Such instructions, when stored in storage media accessible to
processor 304, render computer system 300 into a special-purpose
machine that is customized to perform the operations specified in
the instructions.
[0062] Computer system 300 further includes a read only memory
(ROM) 308 or other static storage device coupled to bus 302 for
storing static information and instructions for processor 304. A
storage device 310, such as a magnetic disk or optical disk, is
provided and coupled to bus 302 for storing information and
instructions.
[0063] Computer system 300 may be coupled via bus 302 to a display
312, such as a cathode ray tube (CRT), for displaying information
to a computer user. An input device 314, including alphanumeric and
other keys, is coupled to bus 302 for communicating information and
command selections to processor 304. Another type of user input
device is cursor control 316, such as a mouse, a trackball, or
cursor direction keys for communicating direction information and
command selections to processor 304 and for controlling cursor
movement on display 312. This input device typically has two
degrees of freedom in two axes, a first axis (e.g., x) and a second
axis (e.g., y), that allows the device to specify positions in a
plane.
[0064] Computer system 300 may implement the techniques described
herein using customized hard-wired logic, one or more ASICs or
FPGAs, firmware and/or program logic which in combination with the
computer system causes or programs computer system 300 to be a
special-purpose machine. According to one embodiment, the
techniques herein are performed by computer system 300 in response
to processor 304 executing one or more sequences of one or more
instructions contained in main memory 306. Such instructions may be
read into main memory 306 from another storage medium, such as
storage device 310. Execution of the sequences of instructions
contained in main memory 306 causes processor 304 to perform the
process steps described herein. In alternative embodiments,
hard-wired circuitry may be used in place of or in combination with
software instructions.
[0065] The term "storage media" as used herein refers to any media
that store data and/or instructions that cause a machine to
operation in a specific fashion. Such storage media may comprise
non-volatile media and/or volatile media. Non-volatile media
includes, for example, optical or magnetic disks, such as storage
device 310. Volatile media includes dynamic memory, such as main
memory 306. Common forms of storage media include, for example, a
floppy disk, a flexible disk, hard disk, solid state drive,
magnetic tape, or any other magnetic data storage medium, a CD-ROM,
any other optical data storage medium, any physical medium with
patterns of holes, a RAM, a PROM, and EPROM, a FLASH-EPROM, NVRAM,
any other memory chip or cartridge.
[0066] Storage media is distinct from but may be used in
conjunction with transmission media. Transmission media
participates in transferring information between storage media. For
example, transmission media includes coaxial cables, copper wire
and fiber optics, including the wires that comprise bus 302.

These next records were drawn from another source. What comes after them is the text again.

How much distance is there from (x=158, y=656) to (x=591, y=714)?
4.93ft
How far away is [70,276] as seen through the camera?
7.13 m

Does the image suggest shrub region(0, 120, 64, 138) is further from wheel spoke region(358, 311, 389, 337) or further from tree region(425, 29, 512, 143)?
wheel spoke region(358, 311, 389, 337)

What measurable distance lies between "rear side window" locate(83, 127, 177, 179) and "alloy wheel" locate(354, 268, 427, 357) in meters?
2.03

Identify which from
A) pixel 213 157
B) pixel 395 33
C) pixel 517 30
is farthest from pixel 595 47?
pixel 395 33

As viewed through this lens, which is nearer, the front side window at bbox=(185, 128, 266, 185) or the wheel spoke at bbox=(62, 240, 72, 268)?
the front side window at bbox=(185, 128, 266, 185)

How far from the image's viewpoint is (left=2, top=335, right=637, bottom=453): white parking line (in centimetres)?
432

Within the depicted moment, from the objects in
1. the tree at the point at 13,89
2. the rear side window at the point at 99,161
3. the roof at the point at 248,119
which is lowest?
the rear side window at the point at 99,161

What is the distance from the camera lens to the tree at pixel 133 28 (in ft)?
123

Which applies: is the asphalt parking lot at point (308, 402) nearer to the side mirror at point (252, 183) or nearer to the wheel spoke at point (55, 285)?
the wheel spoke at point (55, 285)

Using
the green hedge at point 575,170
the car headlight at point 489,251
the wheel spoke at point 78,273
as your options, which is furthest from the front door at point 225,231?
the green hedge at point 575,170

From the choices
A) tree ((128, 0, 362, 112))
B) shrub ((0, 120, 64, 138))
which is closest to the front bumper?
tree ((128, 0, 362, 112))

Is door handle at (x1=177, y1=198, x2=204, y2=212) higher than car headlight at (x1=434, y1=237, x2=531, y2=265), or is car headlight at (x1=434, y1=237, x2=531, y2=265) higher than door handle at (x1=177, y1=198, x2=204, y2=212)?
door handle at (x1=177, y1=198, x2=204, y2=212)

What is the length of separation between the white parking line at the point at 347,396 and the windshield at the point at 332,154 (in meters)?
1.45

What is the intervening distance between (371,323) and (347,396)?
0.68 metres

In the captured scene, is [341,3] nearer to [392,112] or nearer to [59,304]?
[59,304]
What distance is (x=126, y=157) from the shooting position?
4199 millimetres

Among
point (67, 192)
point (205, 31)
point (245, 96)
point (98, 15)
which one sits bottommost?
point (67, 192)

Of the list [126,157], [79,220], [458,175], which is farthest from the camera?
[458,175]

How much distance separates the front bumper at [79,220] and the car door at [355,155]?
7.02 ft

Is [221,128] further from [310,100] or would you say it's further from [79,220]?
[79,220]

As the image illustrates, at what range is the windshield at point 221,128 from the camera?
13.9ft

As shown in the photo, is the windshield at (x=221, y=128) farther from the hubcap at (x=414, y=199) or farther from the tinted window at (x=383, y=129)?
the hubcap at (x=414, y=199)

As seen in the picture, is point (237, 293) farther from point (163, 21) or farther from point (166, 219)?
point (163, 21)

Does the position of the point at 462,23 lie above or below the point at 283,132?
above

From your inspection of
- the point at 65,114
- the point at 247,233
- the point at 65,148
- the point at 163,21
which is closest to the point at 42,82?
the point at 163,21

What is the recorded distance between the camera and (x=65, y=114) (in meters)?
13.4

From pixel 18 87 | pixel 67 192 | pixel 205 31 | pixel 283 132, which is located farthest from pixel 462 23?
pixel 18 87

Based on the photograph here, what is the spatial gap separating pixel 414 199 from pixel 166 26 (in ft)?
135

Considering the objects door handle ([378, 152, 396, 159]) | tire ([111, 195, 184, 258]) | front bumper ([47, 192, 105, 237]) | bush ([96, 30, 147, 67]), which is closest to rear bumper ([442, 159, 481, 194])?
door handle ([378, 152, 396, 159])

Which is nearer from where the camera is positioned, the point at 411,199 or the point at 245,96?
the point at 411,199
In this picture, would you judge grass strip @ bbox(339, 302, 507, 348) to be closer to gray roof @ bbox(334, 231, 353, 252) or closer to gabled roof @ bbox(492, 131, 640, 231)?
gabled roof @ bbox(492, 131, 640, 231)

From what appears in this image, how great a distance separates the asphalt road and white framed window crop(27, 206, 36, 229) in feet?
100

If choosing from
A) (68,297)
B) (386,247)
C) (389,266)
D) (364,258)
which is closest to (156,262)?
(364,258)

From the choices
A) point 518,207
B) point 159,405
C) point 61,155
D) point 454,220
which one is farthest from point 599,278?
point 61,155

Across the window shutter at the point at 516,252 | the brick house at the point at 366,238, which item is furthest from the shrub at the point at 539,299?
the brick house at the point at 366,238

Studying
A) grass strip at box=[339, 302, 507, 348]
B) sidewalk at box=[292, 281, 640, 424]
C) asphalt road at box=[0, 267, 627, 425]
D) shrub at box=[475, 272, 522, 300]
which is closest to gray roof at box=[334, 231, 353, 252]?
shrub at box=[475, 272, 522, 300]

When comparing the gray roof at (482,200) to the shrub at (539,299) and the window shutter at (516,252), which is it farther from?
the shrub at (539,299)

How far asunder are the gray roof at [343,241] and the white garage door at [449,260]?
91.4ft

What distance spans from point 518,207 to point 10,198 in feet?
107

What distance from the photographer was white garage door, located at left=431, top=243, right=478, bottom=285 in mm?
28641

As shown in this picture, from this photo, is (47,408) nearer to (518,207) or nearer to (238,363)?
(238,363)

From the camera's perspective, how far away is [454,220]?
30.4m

Transmission media can also take the form of acoustic or light
waves, such as those generated during radio-wave and infra-red data
communications.
[0067] Various forms of media may be involved in carrying one or
more sequences of one or more instructions to processor 304 for
execution. For example, the instructions may initially be carried
on a magnetic disk or solid state drive of a remote computer. The
remote computer can load the instructions into its dynamic memory
and send the instructions over a telephone line using a modem. A
modem local to computer system 300 can receive the data on the
telephone line and use an infra-red transmitter to convert the data
to an infra-red signal. An infra-red detector can receive the data
carried in the infra-red signal and appropriate circuitry can place
the data on bus 302. Bus 302 carries the data to main memory 306,
from which processor 304 retrieves and executes the instructions.
The instructions received by main memory 306 may optionally be
stored on storage device 310 either before or after execution by
processor 304.
[0068] Computer system 300 also includes a communication interface
318 coupled to bus 302. Communication interface 318 provides a
two-way data communication coupling to a network link 320 that is
connected to a local network 322. For example, communication
interface 318 may be an integrated services digital network (ISDN)
card, cable modem, satellite modem, or a modem to provide a data
communication connection to a corresponding type of telephone line.
As another example, communication interface 318 may be a local area
network (LAN) card to provide a data communication connection to a
compatible LAN. Wireless links may also be implemented. In any such
implementation, communication interface 318 sends and receives
electrical, electromagnetic or optical signals that carry digital
data streams representing various types of information.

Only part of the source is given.